> [Problem to solve]
Can you write out every line of the data below word for word, keeping each character and coordinate unchanged?

#### Records to process

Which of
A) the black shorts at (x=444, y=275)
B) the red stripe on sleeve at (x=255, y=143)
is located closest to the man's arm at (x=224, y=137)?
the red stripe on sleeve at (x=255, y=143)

########

> [Answer for the task]
Which of
A) the black shorts at (x=444, y=275)
B) the red stripe on sleeve at (x=255, y=143)
is located closest to the man's arm at (x=224, y=137)?
the red stripe on sleeve at (x=255, y=143)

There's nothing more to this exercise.